El calor agobiaba, sin duda, allá en la lejanísima zona veredal de La Guajira, en las entrañas del Meta. Pero al hombre del chaleco azul parecía no importarle. Su misión era poner el candado una vez se cerraran las pesadas puertas del contenedor. 

Muy importante, sí, pero más emocionante fue contarle a todo un expectante país que las Farc habían abandonado sus armas para siempre. Era 27 de junio de 2017 y Yury Molina Tarupayo había venido desde Bolivia para ayudar en la pacificación de Colombia. 

Capitán en su país, acá era un soldado más del ejército de 450 de hombres y mujeres que siete meses atrás Naciones Unidas había desplegado por todos los recovecos de la Colombia profunda para acompañar a los farianos que decidieran emprender camino hacia la esperanza y la legalidad. 

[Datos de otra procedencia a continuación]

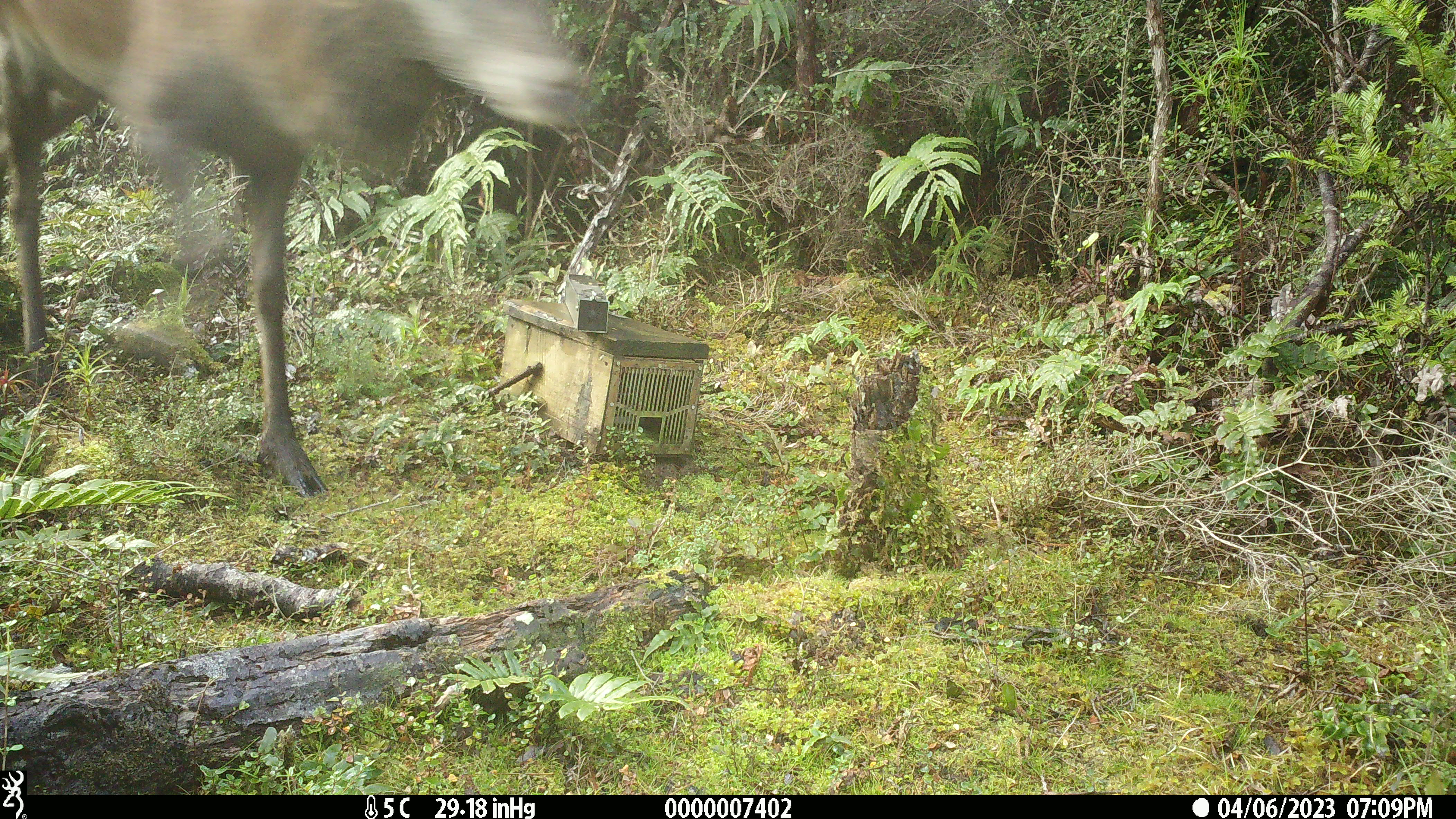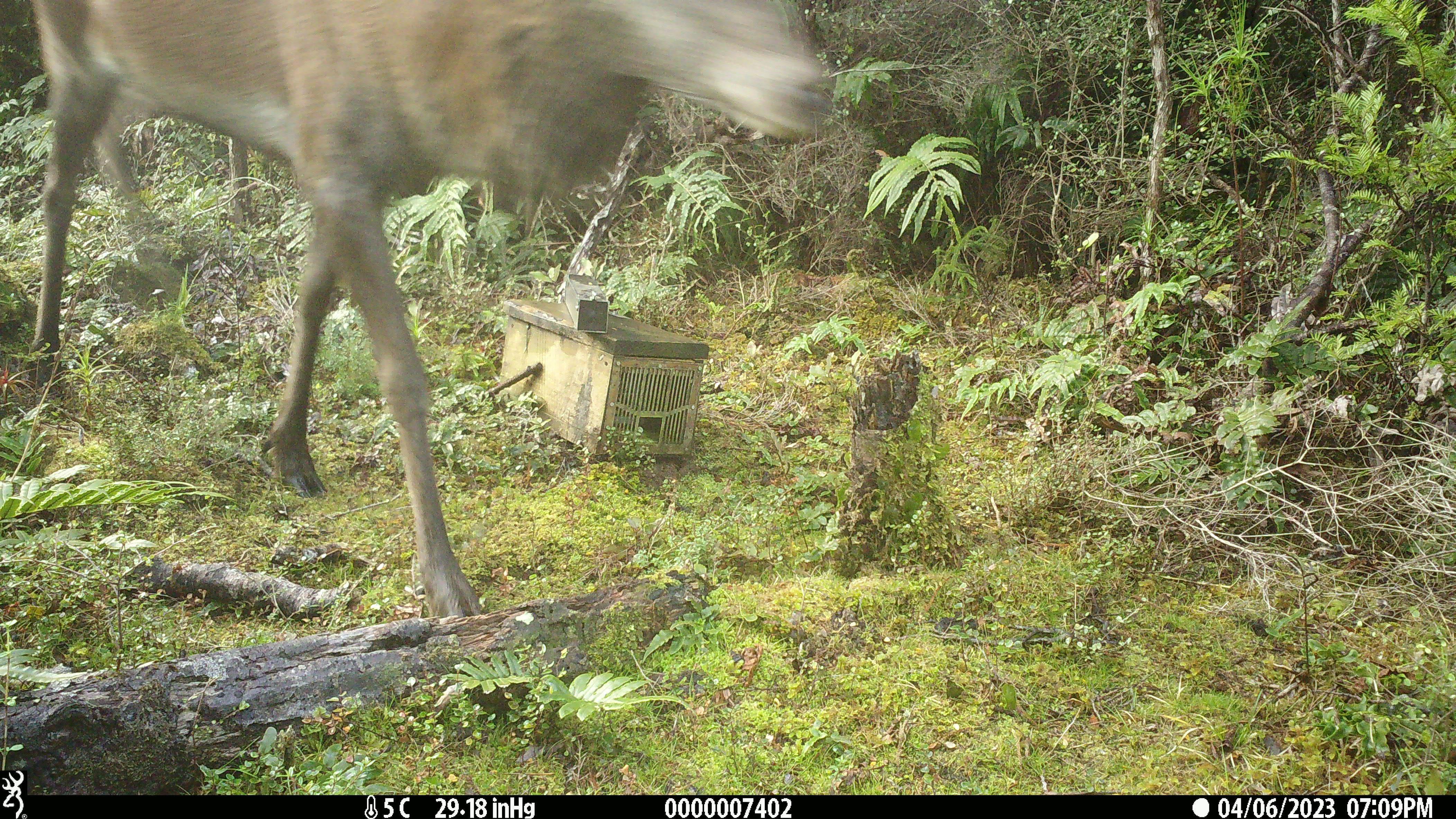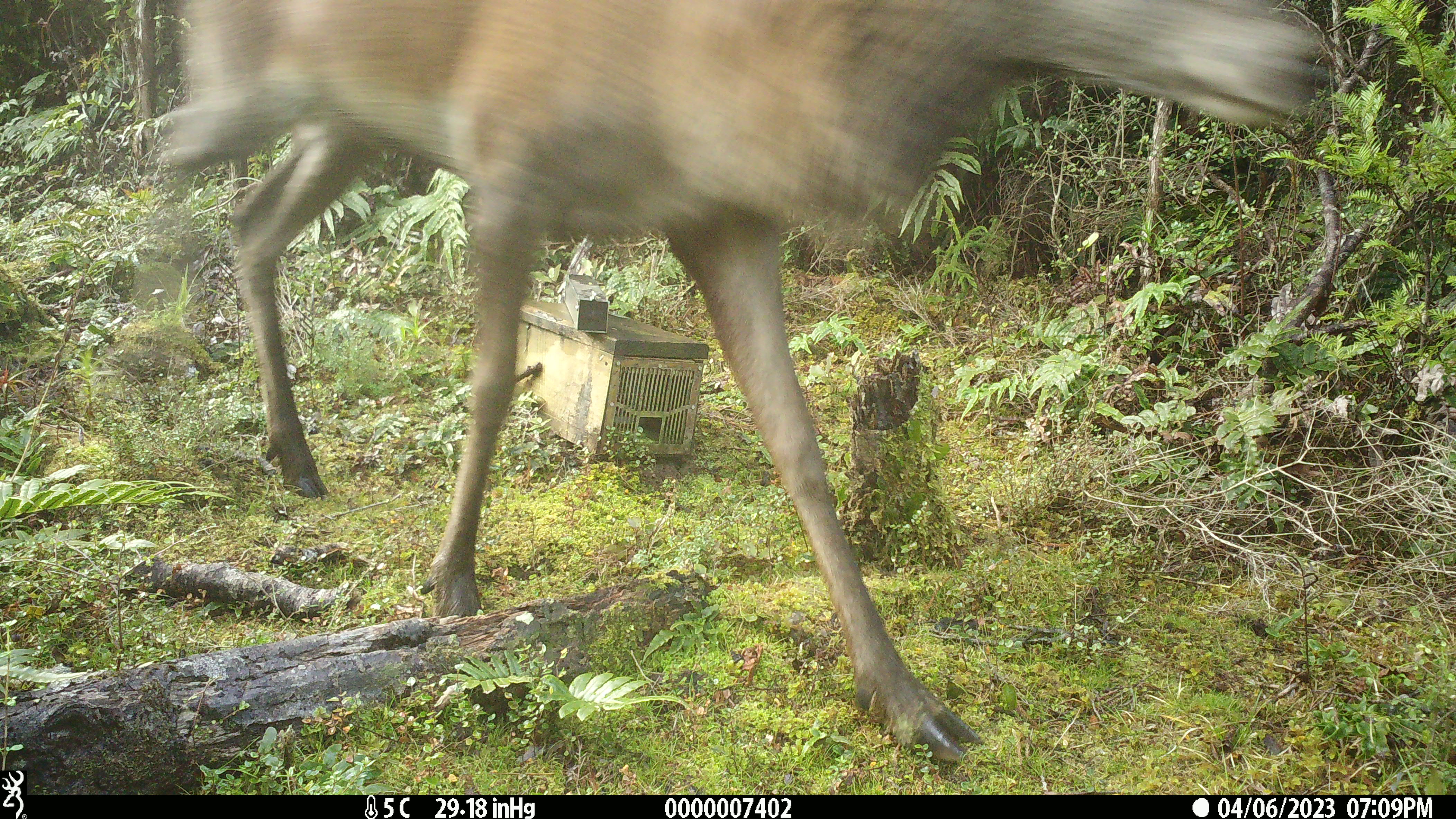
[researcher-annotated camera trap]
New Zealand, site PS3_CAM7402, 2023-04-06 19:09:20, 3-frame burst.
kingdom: Animalia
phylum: Chordata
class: Mammalia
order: Artiodactyla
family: Cervidae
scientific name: Cervidae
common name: deer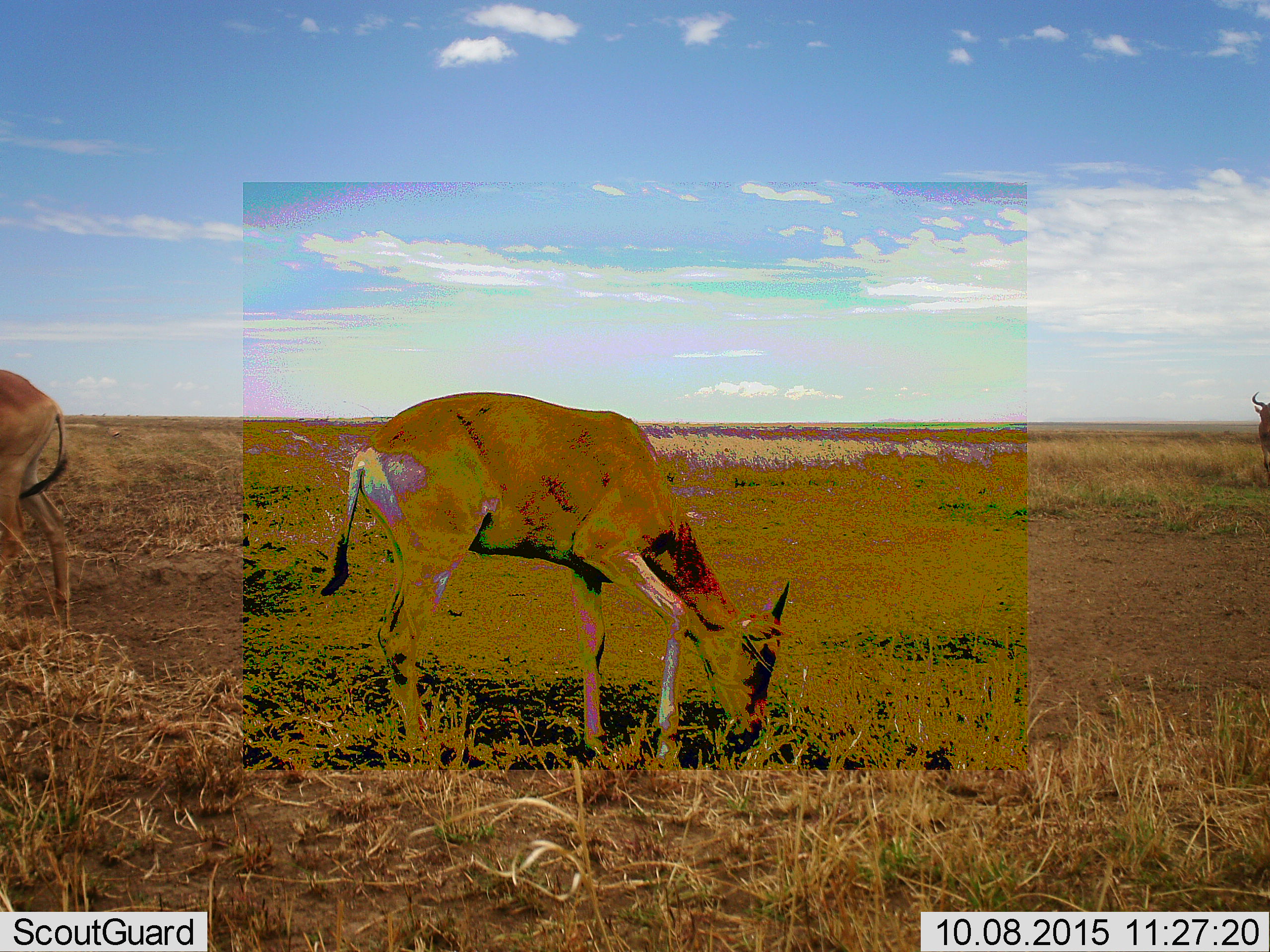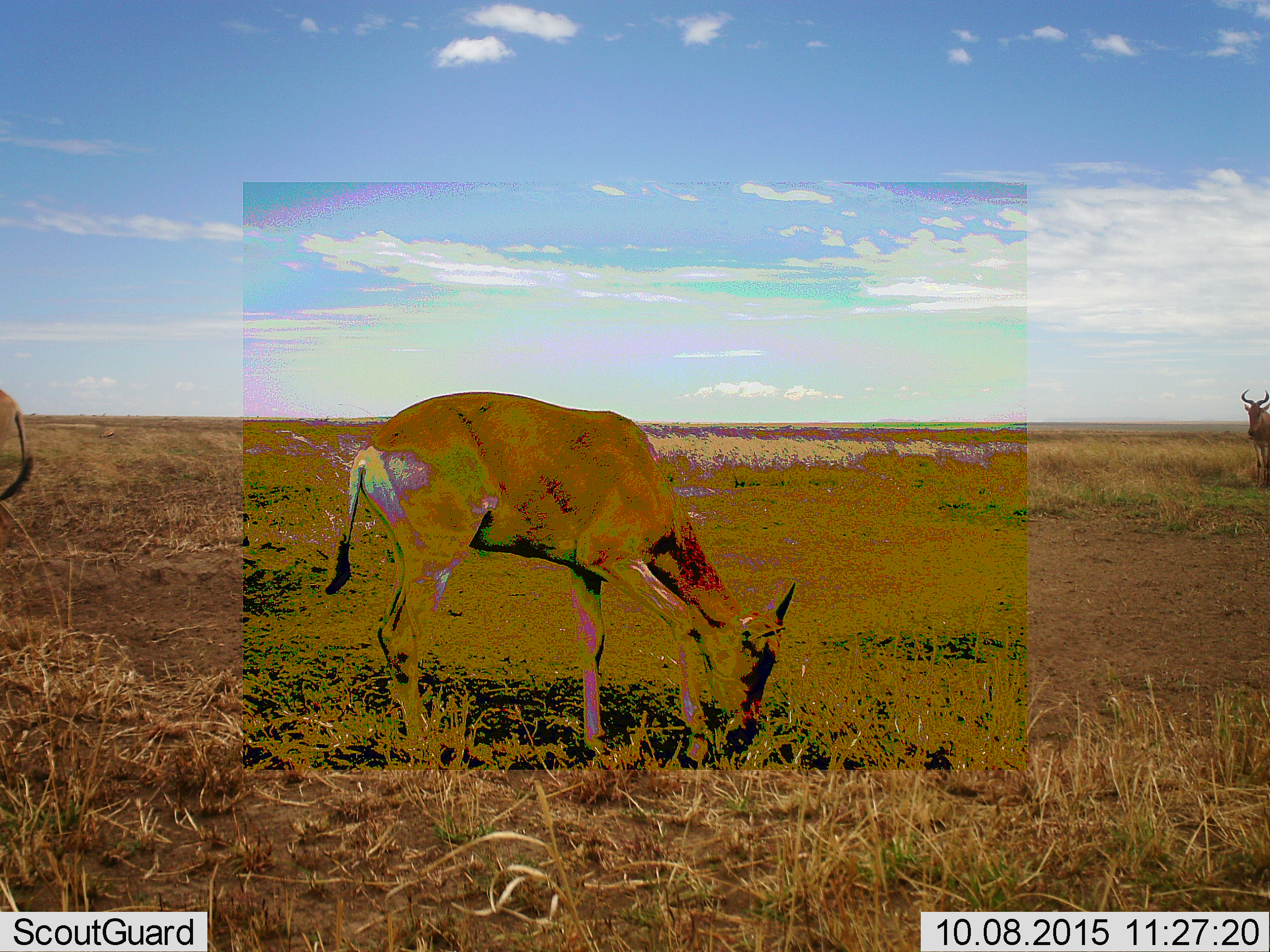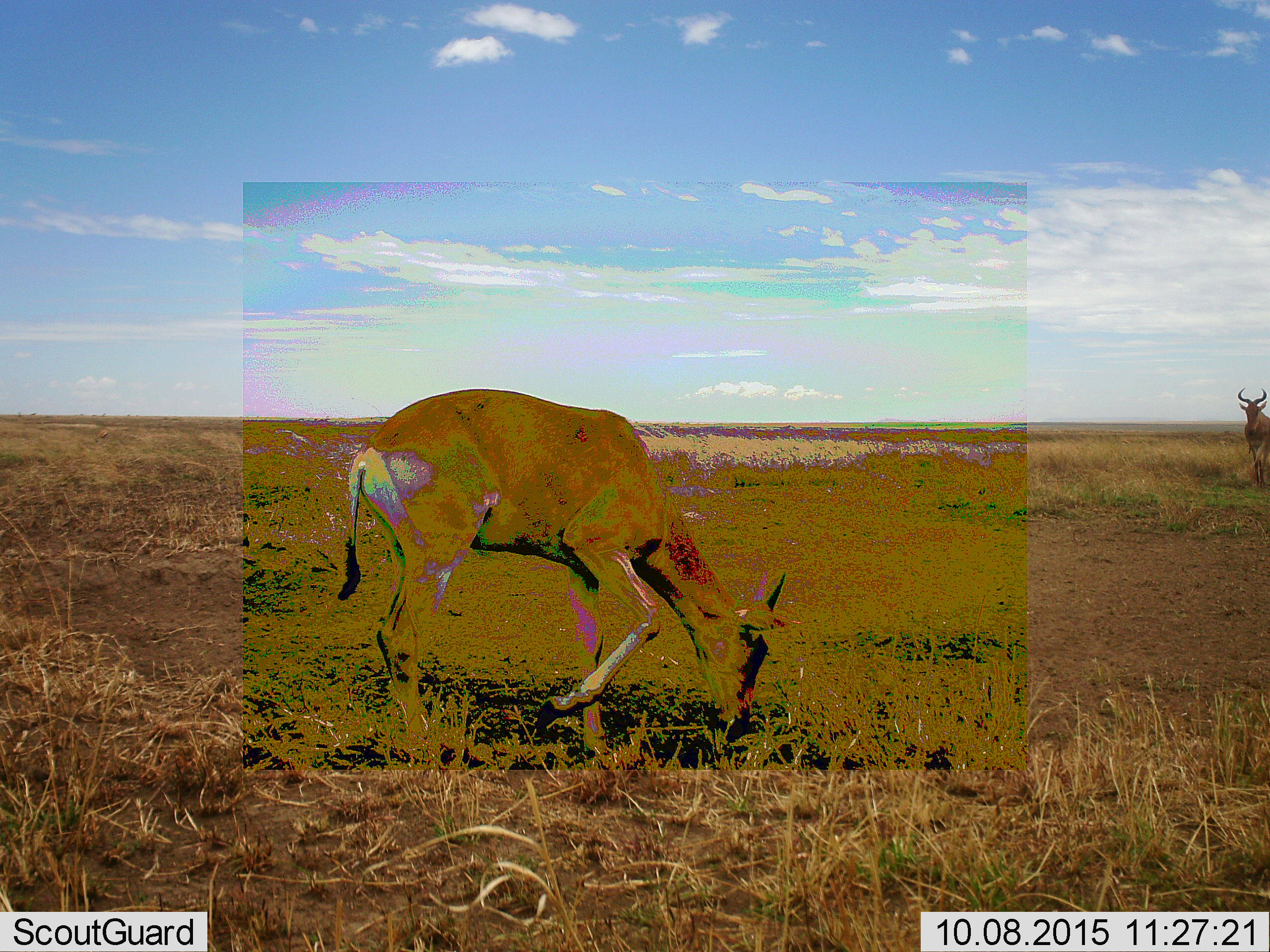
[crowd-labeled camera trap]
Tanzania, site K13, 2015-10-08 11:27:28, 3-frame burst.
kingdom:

Luego serían el punto de unión entre los militares colombianos y los guerrilleros asignados a lo que técnicamente se llamaba Mecanismo Tripartito de Monitoreo y Verificación del Cese al Fuego y de Hostilidades Bilateral y Definitivo, pero que en la práctica era una suerte de casa estudio de reality donde terminaron conviviendo personas de disímiles orígenes, pensamientos y formas de ser. 

Pero la paz era un anhelo común. Entonces ya no era importante que los cuartos no tuvieran puertas, que los momentos de necesaria soledad no vieran la luz del día y que la comida tuviera olores y sabores desconocidos. 

Nada de eso le importó por esos días al teniente coronel del Ejército paraguayo José Caacuped, quien después de navidad volverá a su país con la satisfacción de haber puesto su granito de arena “para que alguna vez la paz completa vuelva a Colombia”. 

“Con todos los guerrilleros me la llevaba bien y lo que más me gustaba era que había gente de todos lados”, cuenta mientras camina despacio por las callejones del Espacio Territorial de Capacitación y Reincorporación, ETCR, de Monterredondo, adonde fue enviado en agosto del 2017. 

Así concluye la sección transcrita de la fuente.